Recruitment and reach were evaluated by the following measures: 1) mailing response rates, 2) referral sources among participants contacting the study team, 3) eligibility rates, 4) participation rates, and 5) representativeness based on demographics, co-morbid conditions, and healthcare utilization of 1432 enrolled participants compared to > 17,000 non-participants from the clinic-based patient populations. Referral sources and participation rates were compared across study arms and level of clinic engagement.

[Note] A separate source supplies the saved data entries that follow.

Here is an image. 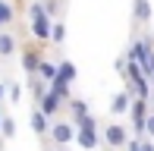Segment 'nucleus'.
I'll return each mask as SVG.
<instances>
[{
    "mask_svg": "<svg viewBox=\"0 0 154 151\" xmlns=\"http://www.w3.org/2000/svg\"><path fill=\"white\" fill-rule=\"evenodd\" d=\"M38 79H44L47 85H51V82L57 79V63H51V60H41V66H38Z\"/></svg>",
    "mask_w": 154,
    "mask_h": 151,
    "instance_id": "obj_15",
    "label": "nucleus"
},
{
    "mask_svg": "<svg viewBox=\"0 0 154 151\" xmlns=\"http://www.w3.org/2000/svg\"><path fill=\"white\" fill-rule=\"evenodd\" d=\"M51 91L57 94L60 101H69V98H72V94H69V85H66V82H60V79H54V82H51Z\"/></svg>",
    "mask_w": 154,
    "mask_h": 151,
    "instance_id": "obj_18",
    "label": "nucleus"
},
{
    "mask_svg": "<svg viewBox=\"0 0 154 151\" xmlns=\"http://www.w3.org/2000/svg\"><path fill=\"white\" fill-rule=\"evenodd\" d=\"M75 72H79V69H75L72 60H60V63H57V79L66 82V85H72V82H75Z\"/></svg>",
    "mask_w": 154,
    "mask_h": 151,
    "instance_id": "obj_11",
    "label": "nucleus"
},
{
    "mask_svg": "<svg viewBox=\"0 0 154 151\" xmlns=\"http://www.w3.org/2000/svg\"><path fill=\"white\" fill-rule=\"evenodd\" d=\"M129 126H123V123H107V126L101 129V142L107 145L110 151H120V148H126L129 145Z\"/></svg>",
    "mask_w": 154,
    "mask_h": 151,
    "instance_id": "obj_3",
    "label": "nucleus"
},
{
    "mask_svg": "<svg viewBox=\"0 0 154 151\" xmlns=\"http://www.w3.org/2000/svg\"><path fill=\"white\" fill-rule=\"evenodd\" d=\"M22 94H25V88L19 85L16 79H6V98H10V104H19V101H22Z\"/></svg>",
    "mask_w": 154,
    "mask_h": 151,
    "instance_id": "obj_14",
    "label": "nucleus"
},
{
    "mask_svg": "<svg viewBox=\"0 0 154 151\" xmlns=\"http://www.w3.org/2000/svg\"><path fill=\"white\" fill-rule=\"evenodd\" d=\"M63 41H66V25H63L60 19H54V29H51V44H54V47H63Z\"/></svg>",
    "mask_w": 154,
    "mask_h": 151,
    "instance_id": "obj_16",
    "label": "nucleus"
},
{
    "mask_svg": "<svg viewBox=\"0 0 154 151\" xmlns=\"http://www.w3.org/2000/svg\"><path fill=\"white\" fill-rule=\"evenodd\" d=\"M44 10H47V16H51V19H57V13H60V0H44Z\"/></svg>",
    "mask_w": 154,
    "mask_h": 151,
    "instance_id": "obj_19",
    "label": "nucleus"
},
{
    "mask_svg": "<svg viewBox=\"0 0 154 151\" xmlns=\"http://www.w3.org/2000/svg\"><path fill=\"white\" fill-rule=\"evenodd\" d=\"M0 120H3V116H0Z\"/></svg>",
    "mask_w": 154,
    "mask_h": 151,
    "instance_id": "obj_25",
    "label": "nucleus"
},
{
    "mask_svg": "<svg viewBox=\"0 0 154 151\" xmlns=\"http://www.w3.org/2000/svg\"><path fill=\"white\" fill-rule=\"evenodd\" d=\"M51 116H47L44 110H38V107H32V113H29V126H32V132L38 135V139H44L47 132H51Z\"/></svg>",
    "mask_w": 154,
    "mask_h": 151,
    "instance_id": "obj_7",
    "label": "nucleus"
},
{
    "mask_svg": "<svg viewBox=\"0 0 154 151\" xmlns=\"http://www.w3.org/2000/svg\"><path fill=\"white\" fill-rule=\"evenodd\" d=\"M145 76H148V82H151V88H154V54H151L148 66H145Z\"/></svg>",
    "mask_w": 154,
    "mask_h": 151,
    "instance_id": "obj_21",
    "label": "nucleus"
},
{
    "mask_svg": "<svg viewBox=\"0 0 154 151\" xmlns=\"http://www.w3.org/2000/svg\"><path fill=\"white\" fill-rule=\"evenodd\" d=\"M19 60H22V72L25 76H38V66H41V60H44V44H41V41L25 44L22 51H19Z\"/></svg>",
    "mask_w": 154,
    "mask_h": 151,
    "instance_id": "obj_5",
    "label": "nucleus"
},
{
    "mask_svg": "<svg viewBox=\"0 0 154 151\" xmlns=\"http://www.w3.org/2000/svg\"><path fill=\"white\" fill-rule=\"evenodd\" d=\"M132 19L135 22H151V3L148 0H132Z\"/></svg>",
    "mask_w": 154,
    "mask_h": 151,
    "instance_id": "obj_12",
    "label": "nucleus"
},
{
    "mask_svg": "<svg viewBox=\"0 0 154 151\" xmlns=\"http://www.w3.org/2000/svg\"><path fill=\"white\" fill-rule=\"evenodd\" d=\"M123 151H142V139H135V135H132V139H129V145H126Z\"/></svg>",
    "mask_w": 154,
    "mask_h": 151,
    "instance_id": "obj_22",
    "label": "nucleus"
},
{
    "mask_svg": "<svg viewBox=\"0 0 154 151\" xmlns=\"http://www.w3.org/2000/svg\"><path fill=\"white\" fill-rule=\"evenodd\" d=\"M75 142H79L82 151H97L104 145V142H101V126H97V120L91 113L82 116V120L75 123Z\"/></svg>",
    "mask_w": 154,
    "mask_h": 151,
    "instance_id": "obj_2",
    "label": "nucleus"
},
{
    "mask_svg": "<svg viewBox=\"0 0 154 151\" xmlns=\"http://www.w3.org/2000/svg\"><path fill=\"white\" fill-rule=\"evenodd\" d=\"M51 29H54V19L47 16L44 0H32L29 3V32H32V38L47 44L51 41Z\"/></svg>",
    "mask_w": 154,
    "mask_h": 151,
    "instance_id": "obj_1",
    "label": "nucleus"
},
{
    "mask_svg": "<svg viewBox=\"0 0 154 151\" xmlns=\"http://www.w3.org/2000/svg\"><path fill=\"white\" fill-rule=\"evenodd\" d=\"M16 22V6L10 0H0V29H10Z\"/></svg>",
    "mask_w": 154,
    "mask_h": 151,
    "instance_id": "obj_13",
    "label": "nucleus"
},
{
    "mask_svg": "<svg viewBox=\"0 0 154 151\" xmlns=\"http://www.w3.org/2000/svg\"><path fill=\"white\" fill-rule=\"evenodd\" d=\"M142 151H154V139H142Z\"/></svg>",
    "mask_w": 154,
    "mask_h": 151,
    "instance_id": "obj_23",
    "label": "nucleus"
},
{
    "mask_svg": "<svg viewBox=\"0 0 154 151\" xmlns=\"http://www.w3.org/2000/svg\"><path fill=\"white\" fill-rule=\"evenodd\" d=\"M47 139H51L57 148L72 145V142H75V123H72V120H54V123H51V132H47Z\"/></svg>",
    "mask_w": 154,
    "mask_h": 151,
    "instance_id": "obj_4",
    "label": "nucleus"
},
{
    "mask_svg": "<svg viewBox=\"0 0 154 151\" xmlns=\"http://www.w3.org/2000/svg\"><path fill=\"white\" fill-rule=\"evenodd\" d=\"M35 107H38V110H44L47 116H51V120H57V113L63 110V107H66V101H60L57 94L51 91V85H47V91L38 98V104H35Z\"/></svg>",
    "mask_w": 154,
    "mask_h": 151,
    "instance_id": "obj_6",
    "label": "nucleus"
},
{
    "mask_svg": "<svg viewBox=\"0 0 154 151\" xmlns=\"http://www.w3.org/2000/svg\"><path fill=\"white\" fill-rule=\"evenodd\" d=\"M16 135V120L13 116H3L0 120V139H13Z\"/></svg>",
    "mask_w": 154,
    "mask_h": 151,
    "instance_id": "obj_17",
    "label": "nucleus"
},
{
    "mask_svg": "<svg viewBox=\"0 0 154 151\" xmlns=\"http://www.w3.org/2000/svg\"><path fill=\"white\" fill-rule=\"evenodd\" d=\"M16 47H19V38L13 35L10 29H0V57H13V54H16Z\"/></svg>",
    "mask_w": 154,
    "mask_h": 151,
    "instance_id": "obj_9",
    "label": "nucleus"
},
{
    "mask_svg": "<svg viewBox=\"0 0 154 151\" xmlns=\"http://www.w3.org/2000/svg\"><path fill=\"white\" fill-rule=\"evenodd\" d=\"M3 94H6V82H0V101H3Z\"/></svg>",
    "mask_w": 154,
    "mask_h": 151,
    "instance_id": "obj_24",
    "label": "nucleus"
},
{
    "mask_svg": "<svg viewBox=\"0 0 154 151\" xmlns=\"http://www.w3.org/2000/svg\"><path fill=\"white\" fill-rule=\"evenodd\" d=\"M145 139H154V110L148 113V123H145Z\"/></svg>",
    "mask_w": 154,
    "mask_h": 151,
    "instance_id": "obj_20",
    "label": "nucleus"
},
{
    "mask_svg": "<svg viewBox=\"0 0 154 151\" xmlns=\"http://www.w3.org/2000/svg\"><path fill=\"white\" fill-rule=\"evenodd\" d=\"M129 107H132V94L126 91V88L110 98V113H113V116H126V113H129Z\"/></svg>",
    "mask_w": 154,
    "mask_h": 151,
    "instance_id": "obj_8",
    "label": "nucleus"
},
{
    "mask_svg": "<svg viewBox=\"0 0 154 151\" xmlns=\"http://www.w3.org/2000/svg\"><path fill=\"white\" fill-rule=\"evenodd\" d=\"M66 110H69V120H72V123H79L82 116L91 113V110H88V101H82V98H69L66 101Z\"/></svg>",
    "mask_w": 154,
    "mask_h": 151,
    "instance_id": "obj_10",
    "label": "nucleus"
}]
</instances>
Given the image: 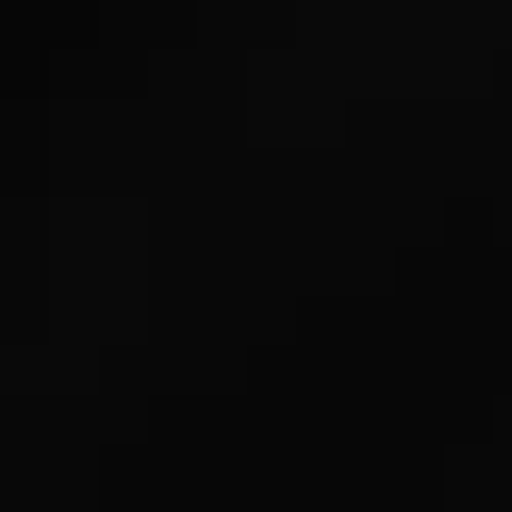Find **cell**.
<instances>
[]
</instances>
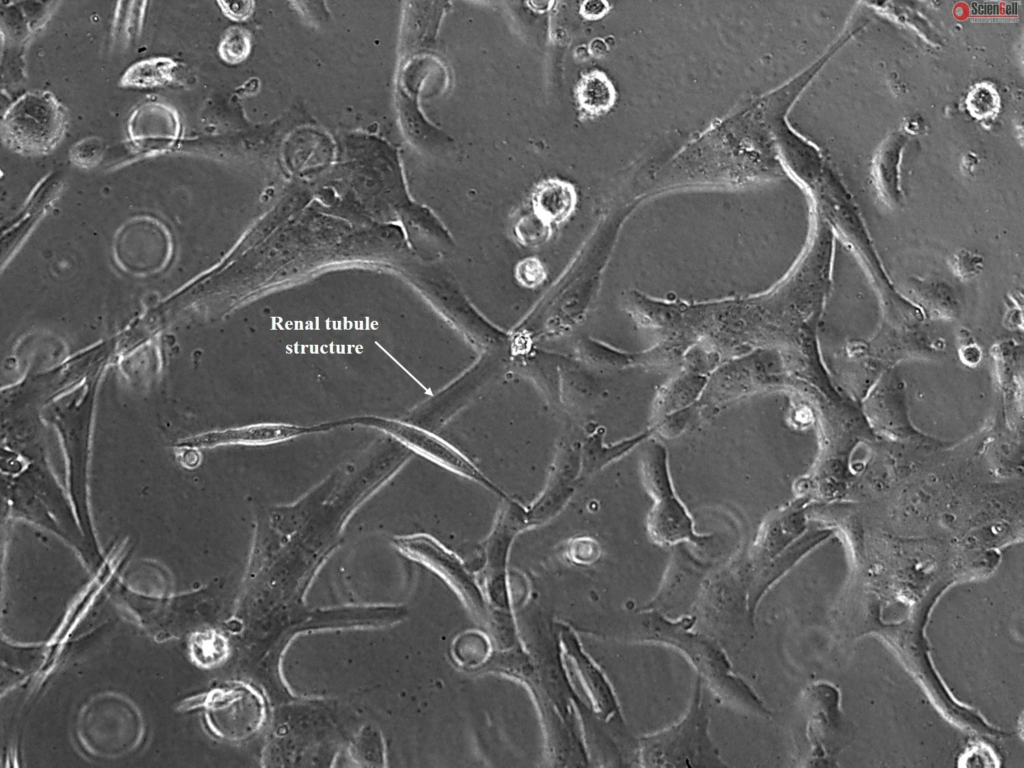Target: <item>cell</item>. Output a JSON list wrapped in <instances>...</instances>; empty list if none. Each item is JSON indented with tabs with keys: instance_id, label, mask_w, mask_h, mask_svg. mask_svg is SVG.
<instances>
[{
	"instance_id": "cell-1",
	"label": "cell",
	"mask_w": 1024,
	"mask_h": 768,
	"mask_svg": "<svg viewBox=\"0 0 1024 768\" xmlns=\"http://www.w3.org/2000/svg\"><path fill=\"white\" fill-rule=\"evenodd\" d=\"M2 499L3 520L19 519L43 528L71 545L90 569L100 567L102 562L91 552L66 488L59 483L48 456L25 457L18 473L2 475Z\"/></svg>"
},
{
	"instance_id": "cell-2",
	"label": "cell",
	"mask_w": 1024,
	"mask_h": 768,
	"mask_svg": "<svg viewBox=\"0 0 1024 768\" xmlns=\"http://www.w3.org/2000/svg\"><path fill=\"white\" fill-rule=\"evenodd\" d=\"M695 621V616L684 615L672 620L658 611L642 610L640 641L657 642L676 649L723 702L745 712L769 717L770 711L750 686L733 671L718 642L692 630Z\"/></svg>"
},
{
	"instance_id": "cell-3",
	"label": "cell",
	"mask_w": 1024,
	"mask_h": 768,
	"mask_svg": "<svg viewBox=\"0 0 1024 768\" xmlns=\"http://www.w3.org/2000/svg\"><path fill=\"white\" fill-rule=\"evenodd\" d=\"M53 405L43 419L56 430L66 464V491L86 542L98 561L104 560L97 543L90 510L89 469L93 436V394Z\"/></svg>"
},
{
	"instance_id": "cell-4",
	"label": "cell",
	"mask_w": 1024,
	"mask_h": 768,
	"mask_svg": "<svg viewBox=\"0 0 1024 768\" xmlns=\"http://www.w3.org/2000/svg\"><path fill=\"white\" fill-rule=\"evenodd\" d=\"M697 676L685 715L672 726L643 735L638 743V760L643 767H724L709 734V708Z\"/></svg>"
},
{
	"instance_id": "cell-5",
	"label": "cell",
	"mask_w": 1024,
	"mask_h": 768,
	"mask_svg": "<svg viewBox=\"0 0 1024 768\" xmlns=\"http://www.w3.org/2000/svg\"><path fill=\"white\" fill-rule=\"evenodd\" d=\"M640 450V471L645 489L653 499L647 518L650 539L660 546L690 543L705 547L711 535H699L686 507L672 484L666 447L656 439H646Z\"/></svg>"
},
{
	"instance_id": "cell-6",
	"label": "cell",
	"mask_w": 1024,
	"mask_h": 768,
	"mask_svg": "<svg viewBox=\"0 0 1024 768\" xmlns=\"http://www.w3.org/2000/svg\"><path fill=\"white\" fill-rule=\"evenodd\" d=\"M67 124L66 109L55 95L45 90L30 91L18 97L5 111L1 138L15 153L45 155L62 141Z\"/></svg>"
},
{
	"instance_id": "cell-7",
	"label": "cell",
	"mask_w": 1024,
	"mask_h": 768,
	"mask_svg": "<svg viewBox=\"0 0 1024 768\" xmlns=\"http://www.w3.org/2000/svg\"><path fill=\"white\" fill-rule=\"evenodd\" d=\"M100 697L83 711L79 738L89 753L115 757L131 751L142 733L135 708L120 697Z\"/></svg>"
},
{
	"instance_id": "cell-8",
	"label": "cell",
	"mask_w": 1024,
	"mask_h": 768,
	"mask_svg": "<svg viewBox=\"0 0 1024 768\" xmlns=\"http://www.w3.org/2000/svg\"><path fill=\"white\" fill-rule=\"evenodd\" d=\"M203 706L210 730L231 742L250 739L262 728L267 716L260 693L242 683L212 690L204 697Z\"/></svg>"
},
{
	"instance_id": "cell-9",
	"label": "cell",
	"mask_w": 1024,
	"mask_h": 768,
	"mask_svg": "<svg viewBox=\"0 0 1024 768\" xmlns=\"http://www.w3.org/2000/svg\"><path fill=\"white\" fill-rule=\"evenodd\" d=\"M395 547L408 558L441 577L477 615L485 613V602L474 578L461 560L428 535L394 539Z\"/></svg>"
},
{
	"instance_id": "cell-10",
	"label": "cell",
	"mask_w": 1024,
	"mask_h": 768,
	"mask_svg": "<svg viewBox=\"0 0 1024 768\" xmlns=\"http://www.w3.org/2000/svg\"><path fill=\"white\" fill-rule=\"evenodd\" d=\"M357 423L389 432L423 457L453 473L476 481L504 497V493L484 476L464 454L434 433L416 425L376 418L359 419Z\"/></svg>"
},
{
	"instance_id": "cell-11",
	"label": "cell",
	"mask_w": 1024,
	"mask_h": 768,
	"mask_svg": "<svg viewBox=\"0 0 1024 768\" xmlns=\"http://www.w3.org/2000/svg\"><path fill=\"white\" fill-rule=\"evenodd\" d=\"M708 567V563L692 555L684 544L676 545L659 591L640 610H654L666 616L685 610L699 598Z\"/></svg>"
},
{
	"instance_id": "cell-12",
	"label": "cell",
	"mask_w": 1024,
	"mask_h": 768,
	"mask_svg": "<svg viewBox=\"0 0 1024 768\" xmlns=\"http://www.w3.org/2000/svg\"><path fill=\"white\" fill-rule=\"evenodd\" d=\"M528 526L526 509L508 500L495 522L485 544V578L491 600L507 604L506 561L514 537Z\"/></svg>"
},
{
	"instance_id": "cell-13",
	"label": "cell",
	"mask_w": 1024,
	"mask_h": 768,
	"mask_svg": "<svg viewBox=\"0 0 1024 768\" xmlns=\"http://www.w3.org/2000/svg\"><path fill=\"white\" fill-rule=\"evenodd\" d=\"M127 131L132 144L144 152H163L173 146L181 134L177 111L165 103L147 101L130 115Z\"/></svg>"
},
{
	"instance_id": "cell-14",
	"label": "cell",
	"mask_w": 1024,
	"mask_h": 768,
	"mask_svg": "<svg viewBox=\"0 0 1024 768\" xmlns=\"http://www.w3.org/2000/svg\"><path fill=\"white\" fill-rule=\"evenodd\" d=\"M562 656L572 680L579 684L595 713L608 720L619 713L616 695L601 670L581 650L571 632L562 634Z\"/></svg>"
},
{
	"instance_id": "cell-15",
	"label": "cell",
	"mask_w": 1024,
	"mask_h": 768,
	"mask_svg": "<svg viewBox=\"0 0 1024 768\" xmlns=\"http://www.w3.org/2000/svg\"><path fill=\"white\" fill-rule=\"evenodd\" d=\"M580 479V447L566 446L557 454L546 487L537 501L526 509L528 526L553 518L572 496Z\"/></svg>"
},
{
	"instance_id": "cell-16",
	"label": "cell",
	"mask_w": 1024,
	"mask_h": 768,
	"mask_svg": "<svg viewBox=\"0 0 1024 768\" xmlns=\"http://www.w3.org/2000/svg\"><path fill=\"white\" fill-rule=\"evenodd\" d=\"M802 531V520L795 505L772 512L761 523L749 549L747 565L751 573L790 546Z\"/></svg>"
},
{
	"instance_id": "cell-17",
	"label": "cell",
	"mask_w": 1024,
	"mask_h": 768,
	"mask_svg": "<svg viewBox=\"0 0 1024 768\" xmlns=\"http://www.w3.org/2000/svg\"><path fill=\"white\" fill-rule=\"evenodd\" d=\"M307 431H309L308 428L289 424H254L182 438L175 443L174 447L200 450L223 445L270 444L297 437Z\"/></svg>"
},
{
	"instance_id": "cell-18",
	"label": "cell",
	"mask_w": 1024,
	"mask_h": 768,
	"mask_svg": "<svg viewBox=\"0 0 1024 768\" xmlns=\"http://www.w3.org/2000/svg\"><path fill=\"white\" fill-rule=\"evenodd\" d=\"M653 432L654 430L649 428L633 437L607 445L603 441L605 430L601 427L596 429L580 447V479L598 472L621 458L651 437Z\"/></svg>"
},
{
	"instance_id": "cell-19",
	"label": "cell",
	"mask_w": 1024,
	"mask_h": 768,
	"mask_svg": "<svg viewBox=\"0 0 1024 768\" xmlns=\"http://www.w3.org/2000/svg\"><path fill=\"white\" fill-rule=\"evenodd\" d=\"M479 368L480 366H477L466 373L433 400L432 404L425 409V414L421 416L425 427L441 426L465 404L486 373L485 370Z\"/></svg>"
},
{
	"instance_id": "cell-20",
	"label": "cell",
	"mask_w": 1024,
	"mask_h": 768,
	"mask_svg": "<svg viewBox=\"0 0 1024 768\" xmlns=\"http://www.w3.org/2000/svg\"><path fill=\"white\" fill-rule=\"evenodd\" d=\"M177 63L168 57H152L132 64L122 75L120 85L133 88H154L176 79Z\"/></svg>"
},
{
	"instance_id": "cell-21",
	"label": "cell",
	"mask_w": 1024,
	"mask_h": 768,
	"mask_svg": "<svg viewBox=\"0 0 1024 768\" xmlns=\"http://www.w3.org/2000/svg\"><path fill=\"white\" fill-rule=\"evenodd\" d=\"M576 95L580 107L589 114L604 112L614 98L610 82L599 72L584 75L578 82Z\"/></svg>"
},
{
	"instance_id": "cell-22",
	"label": "cell",
	"mask_w": 1024,
	"mask_h": 768,
	"mask_svg": "<svg viewBox=\"0 0 1024 768\" xmlns=\"http://www.w3.org/2000/svg\"><path fill=\"white\" fill-rule=\"evenodd\" d=\"M703 384V379L698 377L682 379L674 383L657 400L653 412L654 424L668 415L688 409L700 392Z\"/></svg>"
},
{
	"instance_id": "cell-23",
	"label": "cell",
	"mask_w": 1024,
	"mask_h": 768,
	"mask_svg": "<svg viewBox=\"0 0 1024 768\" xmlns=\"http://www.w3.org/2000/svg\"><path fill=\"white\" fill-rule=\"evenodd\" d=\"M905 137L892 135L882 146L876 159V175L887 196L896 199L898 194V164Z\"/></svg>"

The response rate to clinic-based mailings was 13.2% and accounted for 66% of overall program recruitment. An additional 22% of recruitment came from direct clinic referrals and 11% from media, family, or friends. Of those screened, 87% were eligible; among those eligible, 86% enrolled in the trial. Participation rates did not vary across the three care delivery arms, but were higher at clinics with high compared to low provider involvement. In addition, clinics with high provider involvement had a higher rate of in clinic referrals (33% versus 16%) and a more representative sample with regards to BMI, rurality, and months since last clinic visit. However, across clinics, enrolled participants compared to non-participants were older, more likely to be female, more likely to have had a joint replacement but less likely to have CVD or smoke, and had fewer hospitalizations.
A combination of direct patient mailings and in-clinic referrals may enhance the reach of primary care behavioral weight loss interventions, although more proactive outreach is likely necessary for men, younger patients, and those at greater medial risk. Strategies are needed to enhance provider engagement in referring patients to behavioral weight loss programs.